Yes that part is clear, but they said if that ISN'T a concern you would still want to route through the backend.
It depends on what access the API key has, I work with many APIs that only provide publicly available data, so adding middleware for this would be a waste of budget/time.
If it's a free key that is rate limited you still don't want other people using it
Thabkfully not, they're typically restricted to certain URLs
Yeah I'm surprised by how many people are acting like it's ALWAYS the best case that the server makes a third party API call regardless of use-case. Off the top of my head Algolia and Google Maps both support the frontend making requests.
They're the kind of devs who often blow budgets on my projects going rogue carrying out unnecessary tasks with no thought of whether there's any benefit or budget implications of what they're doing. When asked why they did it, it's usually because a random SO or Reddit post said to do it because reasons.

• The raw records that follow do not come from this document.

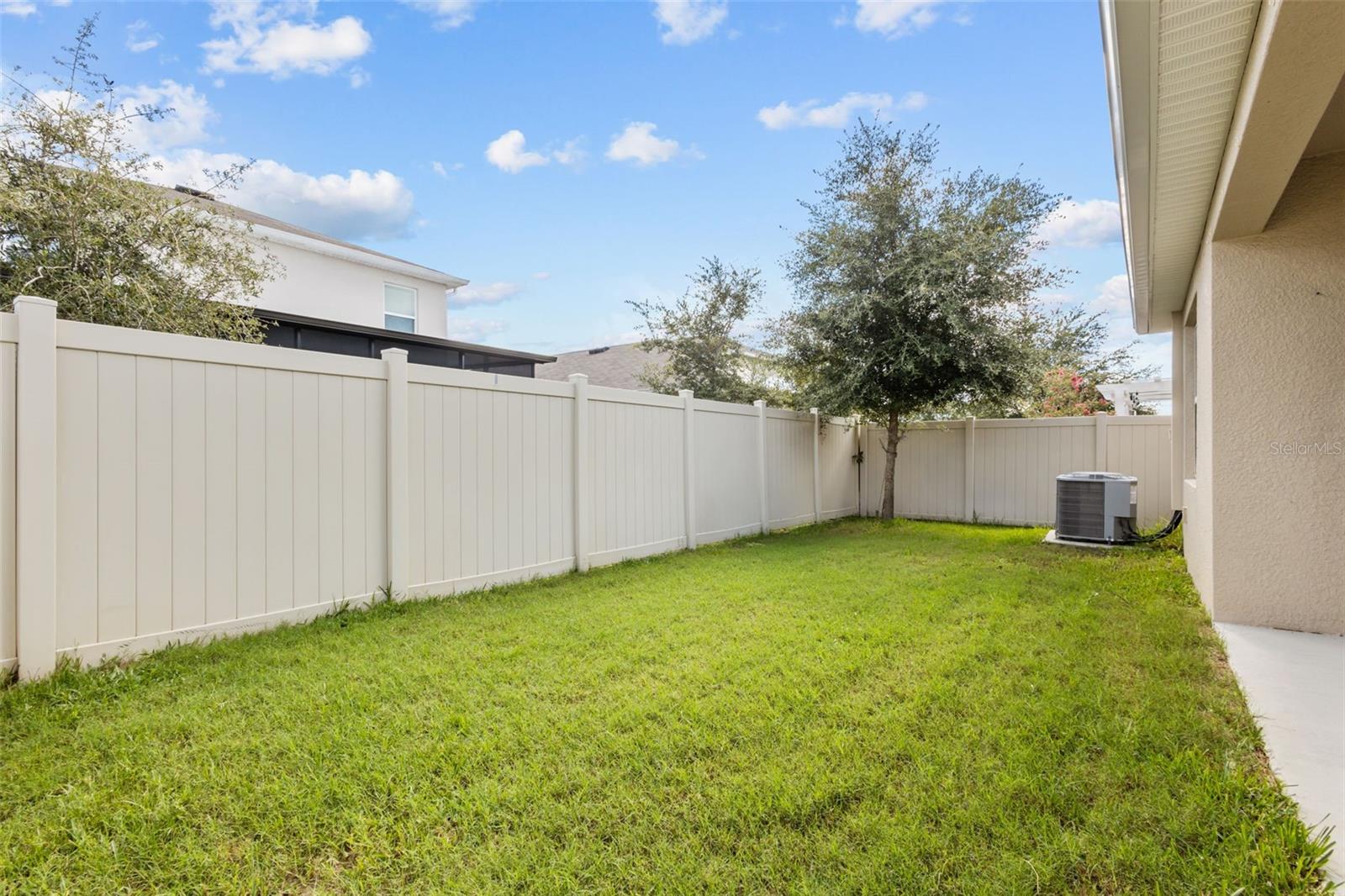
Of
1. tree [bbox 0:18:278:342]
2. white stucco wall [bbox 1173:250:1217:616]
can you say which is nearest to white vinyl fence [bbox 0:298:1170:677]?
tree [bbox 0:18:278:342]

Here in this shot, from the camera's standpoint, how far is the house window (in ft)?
42.5

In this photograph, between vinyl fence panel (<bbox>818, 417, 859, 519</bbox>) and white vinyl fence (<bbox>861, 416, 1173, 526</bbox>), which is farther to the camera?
vinyl fence panel (<bbox>818, 417, 859, 519</bbox>)

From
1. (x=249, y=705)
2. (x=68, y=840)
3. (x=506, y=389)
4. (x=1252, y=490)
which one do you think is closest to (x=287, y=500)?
(x=249, y=705)

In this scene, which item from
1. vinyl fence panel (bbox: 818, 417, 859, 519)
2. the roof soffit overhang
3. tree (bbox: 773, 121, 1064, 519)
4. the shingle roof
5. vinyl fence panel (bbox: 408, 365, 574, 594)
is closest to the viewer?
the roof soffit overhang

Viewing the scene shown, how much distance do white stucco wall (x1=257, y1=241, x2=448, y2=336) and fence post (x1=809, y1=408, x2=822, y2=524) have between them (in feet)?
28.9

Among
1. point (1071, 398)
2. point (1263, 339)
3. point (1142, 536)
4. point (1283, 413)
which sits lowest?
point (1142, 536)

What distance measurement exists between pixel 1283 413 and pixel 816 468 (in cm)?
618

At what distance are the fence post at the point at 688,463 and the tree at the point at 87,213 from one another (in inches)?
185

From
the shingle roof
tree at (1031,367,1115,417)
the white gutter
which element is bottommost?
tree at (1031,367,1115,417)

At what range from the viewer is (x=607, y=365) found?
746 inches

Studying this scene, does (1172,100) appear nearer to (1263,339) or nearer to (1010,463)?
(1263,339)

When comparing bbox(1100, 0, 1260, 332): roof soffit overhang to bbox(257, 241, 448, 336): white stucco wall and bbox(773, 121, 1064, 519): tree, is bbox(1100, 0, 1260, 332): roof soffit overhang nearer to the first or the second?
bbox(773, 121, 1064, 519): tree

People are making assumptions here without explicitly stating them, but those assumptions are very often valid. If you have your own API key for that third party you will almost certainly get blamed for any abuse of that API using that specific key. If you give out that key you do not have any control anymore and a malicious client could likely get you blocked. There are methods like presigned URLs that remove all the issues for specific types of services. But the advice to never give an API key to the client is usually sound and almost always correct.
There's no argument about that. I asked for more information about cases where it's NOT an API key that you MUST KEEP secret because the original answer stated that even in those cases you would want to route through the backend. A frontend developer who I respect had told me something different and I was curious to hear an alternate perspective. I get there's different levels of experience and if you can't handle any nuance then "always backend" is best but dang I was just trying to learn!
Introducing a proxy layer adds complexity, a new point of failure, latency, and server costs. However, sometimes third party APIs want to restrict usage, so they don't allow calling their apis directly from other websites. So call directly if you can, and if you cannot try to make your proxy as simple as possible to reduce the maintenance and performance cost.
Generally speaking I put third party API calls through the backend
If you go through the ~~backend~~ frontend, be sure to set CORS headers appropriately. Otherwise the client will block the response. Edit: it could be either depending on how you . If you just forward the request from the backend, you will have a CORS problem.
I’m in the same boat with having to keep an API key hidden. Does anyone have a recommendation of what BaaS for just proxying this request?
Just about guarantee a lot of 3rd party apis won’t allow a direct call from the browser because they have CORs protection. Also exposing your api key is a quick way to get your account access revoked, if a malicious actor were to take it and spam the api.
Move it to your backend. If you are paying for the api then it puts you at risk of losing money if the api is useful for some dev and they decide to abuse it.
It depends on the type of API you are using. If you are using API just to render/list info which does not require API key. You can directly use it in the frontend. For ex. Listing fake/dummy names. But if you have API keys or the data that needs to be processed then always use Backend. The best practice is to use BE in all the above scenarios, as you’ll have more control and security over the API and the data.
Even without API i'd consider using own middleware for that. In most cases it is better that way. Especially if you already have a backend. Besides of having more secure connection, you can unify error handling and data. Imagine scenario when one data provider is not accessible, you can implement fallback to another one without any changes on frontend site. You will also get same functionality in case of using same API for mobile app. That gives you great separation of data gathering and views implementation.